Pick out every line in the records below that contains the word "point", and copy each one in full.

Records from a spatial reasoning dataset
- - -

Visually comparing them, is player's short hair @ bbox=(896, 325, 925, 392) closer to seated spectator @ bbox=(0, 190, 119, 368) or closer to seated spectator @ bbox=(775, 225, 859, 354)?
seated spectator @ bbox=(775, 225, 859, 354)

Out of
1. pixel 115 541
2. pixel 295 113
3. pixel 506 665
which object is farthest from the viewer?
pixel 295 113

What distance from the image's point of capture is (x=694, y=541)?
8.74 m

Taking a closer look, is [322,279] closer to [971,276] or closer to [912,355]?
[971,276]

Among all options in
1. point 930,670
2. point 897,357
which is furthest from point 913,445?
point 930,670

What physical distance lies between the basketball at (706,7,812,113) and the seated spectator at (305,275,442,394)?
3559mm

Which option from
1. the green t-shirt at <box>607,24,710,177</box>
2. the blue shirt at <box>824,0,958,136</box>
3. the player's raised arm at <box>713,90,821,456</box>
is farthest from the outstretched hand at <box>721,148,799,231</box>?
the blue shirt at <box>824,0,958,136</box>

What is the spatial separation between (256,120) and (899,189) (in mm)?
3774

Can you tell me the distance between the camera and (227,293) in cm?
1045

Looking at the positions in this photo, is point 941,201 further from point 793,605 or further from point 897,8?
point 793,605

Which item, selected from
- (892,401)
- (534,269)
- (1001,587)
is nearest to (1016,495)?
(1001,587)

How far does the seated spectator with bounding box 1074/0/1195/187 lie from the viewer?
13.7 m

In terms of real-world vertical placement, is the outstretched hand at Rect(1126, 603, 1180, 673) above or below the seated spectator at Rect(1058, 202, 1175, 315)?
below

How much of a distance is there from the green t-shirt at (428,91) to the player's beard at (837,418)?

- - -

◆ OUTPUT
What distance from the image's point of capture is (x=694, y=541)?
1. point 930,670
2. point 897,357
which is furthest from point 913,445?
point 930,670
Looking at the positions in this photo, is point 941,201 further from point 793,605 or further from point 897,8?
point 793,605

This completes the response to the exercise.